I recently decided to delve deeper into my ascension practice. I attended a weekend retreat with some phenomenal people and teachers. And while simple meditation is a regular thing for me. Daily ascension, done with intent and dedication is not. My head has found her voice again- speaking up and asking me to quit. Pointing out how awkward I feel, and how “we aren’t doing this correctly”. Encouraging me to stay in my comfort zone, because its pretty comfy here! But today I remember the lessons I learned on the mountain, and how if I ever want to meditate in The Himalayas I need to put in the daily work towards that goal. So today I won’t quit. I’ll carve out the time to ascend, and I will appreciate the fact that I have taken the first steps. My heart is full of gratitude, for the people in my life who walk this path with me. But more than anything I am grateful for myself and this new journey where I have faith in myself, even when the fear and doubt creeps in.
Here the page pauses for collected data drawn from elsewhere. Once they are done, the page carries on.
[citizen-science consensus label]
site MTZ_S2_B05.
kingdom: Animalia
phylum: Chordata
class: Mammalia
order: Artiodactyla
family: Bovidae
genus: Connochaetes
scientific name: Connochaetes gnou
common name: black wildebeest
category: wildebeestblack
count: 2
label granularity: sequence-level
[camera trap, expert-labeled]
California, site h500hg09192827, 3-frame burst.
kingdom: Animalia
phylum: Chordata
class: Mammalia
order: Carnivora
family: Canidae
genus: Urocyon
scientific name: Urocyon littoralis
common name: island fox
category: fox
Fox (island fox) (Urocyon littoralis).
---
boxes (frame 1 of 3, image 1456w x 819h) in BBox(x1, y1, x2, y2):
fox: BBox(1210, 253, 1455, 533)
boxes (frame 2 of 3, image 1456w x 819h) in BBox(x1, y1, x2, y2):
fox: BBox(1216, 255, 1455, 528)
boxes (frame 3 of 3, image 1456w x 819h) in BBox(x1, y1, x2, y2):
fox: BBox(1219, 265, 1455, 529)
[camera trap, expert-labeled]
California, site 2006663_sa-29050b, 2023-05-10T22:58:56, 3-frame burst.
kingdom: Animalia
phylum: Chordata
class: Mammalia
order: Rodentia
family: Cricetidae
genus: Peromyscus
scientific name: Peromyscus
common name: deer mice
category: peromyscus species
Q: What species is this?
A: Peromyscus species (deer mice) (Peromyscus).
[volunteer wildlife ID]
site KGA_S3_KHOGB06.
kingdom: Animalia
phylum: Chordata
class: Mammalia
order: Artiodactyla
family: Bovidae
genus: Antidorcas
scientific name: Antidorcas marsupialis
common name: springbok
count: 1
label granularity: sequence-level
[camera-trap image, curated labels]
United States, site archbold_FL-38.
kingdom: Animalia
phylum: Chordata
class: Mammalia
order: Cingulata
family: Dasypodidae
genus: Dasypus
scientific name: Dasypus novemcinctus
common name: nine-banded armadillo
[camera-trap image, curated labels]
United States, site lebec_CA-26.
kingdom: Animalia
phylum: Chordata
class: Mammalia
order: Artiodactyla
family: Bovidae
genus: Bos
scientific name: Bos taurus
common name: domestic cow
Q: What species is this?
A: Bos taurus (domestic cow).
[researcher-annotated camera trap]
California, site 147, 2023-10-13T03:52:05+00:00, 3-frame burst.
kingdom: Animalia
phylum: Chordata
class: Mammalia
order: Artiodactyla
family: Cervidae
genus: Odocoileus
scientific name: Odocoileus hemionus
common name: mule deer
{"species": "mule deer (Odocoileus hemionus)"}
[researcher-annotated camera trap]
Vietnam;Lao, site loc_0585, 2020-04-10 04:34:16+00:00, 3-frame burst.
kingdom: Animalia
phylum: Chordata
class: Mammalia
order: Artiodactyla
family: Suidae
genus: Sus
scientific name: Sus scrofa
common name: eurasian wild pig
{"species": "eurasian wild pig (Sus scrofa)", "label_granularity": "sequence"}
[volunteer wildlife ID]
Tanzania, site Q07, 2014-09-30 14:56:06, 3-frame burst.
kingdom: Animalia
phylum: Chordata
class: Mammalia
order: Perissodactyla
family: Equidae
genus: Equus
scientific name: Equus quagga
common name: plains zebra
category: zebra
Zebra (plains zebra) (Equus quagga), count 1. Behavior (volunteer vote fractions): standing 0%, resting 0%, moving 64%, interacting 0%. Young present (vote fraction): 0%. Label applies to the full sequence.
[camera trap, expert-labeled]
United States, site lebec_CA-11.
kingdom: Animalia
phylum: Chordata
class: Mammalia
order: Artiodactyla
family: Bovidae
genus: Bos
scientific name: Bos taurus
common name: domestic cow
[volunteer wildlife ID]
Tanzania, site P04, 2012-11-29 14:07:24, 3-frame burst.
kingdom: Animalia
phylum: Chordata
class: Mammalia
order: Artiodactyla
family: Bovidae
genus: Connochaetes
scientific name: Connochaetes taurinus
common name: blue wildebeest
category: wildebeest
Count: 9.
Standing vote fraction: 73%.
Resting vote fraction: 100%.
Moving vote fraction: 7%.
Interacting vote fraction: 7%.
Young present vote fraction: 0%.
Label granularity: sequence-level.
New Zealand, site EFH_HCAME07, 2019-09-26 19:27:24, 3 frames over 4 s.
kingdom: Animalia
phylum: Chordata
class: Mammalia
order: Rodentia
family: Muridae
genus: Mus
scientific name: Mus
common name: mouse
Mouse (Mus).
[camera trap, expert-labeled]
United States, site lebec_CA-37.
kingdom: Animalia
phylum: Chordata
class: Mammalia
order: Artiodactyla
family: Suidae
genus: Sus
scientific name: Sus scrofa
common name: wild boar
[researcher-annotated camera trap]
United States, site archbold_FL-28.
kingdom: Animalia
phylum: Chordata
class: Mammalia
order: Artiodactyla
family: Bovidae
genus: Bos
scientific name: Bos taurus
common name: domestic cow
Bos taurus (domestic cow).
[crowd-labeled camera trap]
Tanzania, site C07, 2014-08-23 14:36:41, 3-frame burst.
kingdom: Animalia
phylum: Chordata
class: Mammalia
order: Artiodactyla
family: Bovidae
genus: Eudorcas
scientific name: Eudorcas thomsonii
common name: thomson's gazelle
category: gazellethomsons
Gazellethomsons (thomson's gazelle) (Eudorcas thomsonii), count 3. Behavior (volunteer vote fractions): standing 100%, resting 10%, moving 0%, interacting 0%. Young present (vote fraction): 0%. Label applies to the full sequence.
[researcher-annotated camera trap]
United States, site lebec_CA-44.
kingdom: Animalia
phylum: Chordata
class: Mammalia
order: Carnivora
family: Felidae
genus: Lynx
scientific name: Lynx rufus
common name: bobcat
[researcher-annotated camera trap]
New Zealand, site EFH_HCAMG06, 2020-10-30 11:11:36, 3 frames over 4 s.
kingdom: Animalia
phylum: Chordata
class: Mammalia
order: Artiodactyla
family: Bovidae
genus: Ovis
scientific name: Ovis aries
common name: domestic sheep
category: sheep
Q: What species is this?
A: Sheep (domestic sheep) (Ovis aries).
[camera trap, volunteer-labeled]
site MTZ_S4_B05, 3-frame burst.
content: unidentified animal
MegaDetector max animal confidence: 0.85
Thank you guys for showing up in my life, loving me like you do, and taking the time to read my words. I love you…

Walking Through Fear

You guys! I did it. I finally started a blog!!! See, I have this really big dream about being a writer and one day publishing a book, maybe some people will love that book and I’ll end up doing a TED Talk- a girl can dream- right?! This dream scares the hell out of me, and excites me all in the same breath. So- here I am writing my words, and finally honoring my creativity! And while I want to get super “perfectiony”, (thats a thing right?) and add widgets, and photos to my blog before you read it- I think its most important to get my words out there. Everything else can wait…

Part of me wants to introduce myself and explain who I am. In hopes you’ll love me and follow this blog. But that feels awkward and forced. So instead I’m going to write my words as they come. I cant promise I’ll have proper grammar or punctuation, I cant promise I wont say fuck, or stay out of the realm of politics- but I can promise I will stay authentic, loving, and vulnerable with you. Hopefully over time you’ll gain insight into my life, and perhaps find similarities in my story and yours. Because while our experiences might not be the same, our emotions and our insides are.

I have a feeling the people reading this original post are my FB friends, and real life friends- because you’re basically the only people who know I have taken this leap. So lets chat about some things… Tonight my heart is heavy and my mind is racing. Because even though I found a way out of the darkness, not everyone has.

For almost a decade of my life I was homeless and addicted. I slept in park bathrooms, with the door locked, and my back against the door in case anyone tried to come in. I would go days without real food, or a shower. I would go months, and even years in some cases, without contacting those I loved. I knew the deepest darkest depths of a personal hell I had created for myself. I lost parental rights to my oldest son and my oldest daughter- and yet I couldn’t stop using. I remember a specific night where I had accepted the fact I would die alone, homeless, and strung out on drugs. Clearly the universe had different plans for me. Here I am- almost seven years later- healthy, clean, and living a life full of love, serenity, and stability. I made it out alive.

Although I have cut ties with every aspect of my old life, sometimes bits and pieces creep back in via social media posts, stories, etc. Tonight it crept back in. And I am reminded just how ugly, and heartbreaking addiction really is. Nights like tonight I wish I could take my serenity, and my recovery and just give them away to those I love who are still in the darkness. But here is the main thing I have learned in the past six years: I can not give someone something they are not ready to receive. I can not save anyone. We all have to save ourselves. What I can do is pray, and put my passions into carrying a message of hope for those still suffering addicts. What I can do is continue to live my life in a way that honors me, and keeps me safe. Tonight I will pray extra hard, and meditate a little longer. Because I know the healing power of connection, and love. And while I might go to bed with a heavy heart and a racing mind, I know there is always hope as long as I keep love in my heart.

I’m grateful to be on this journey with you guys- thanks for being here, and reading my words. I love you.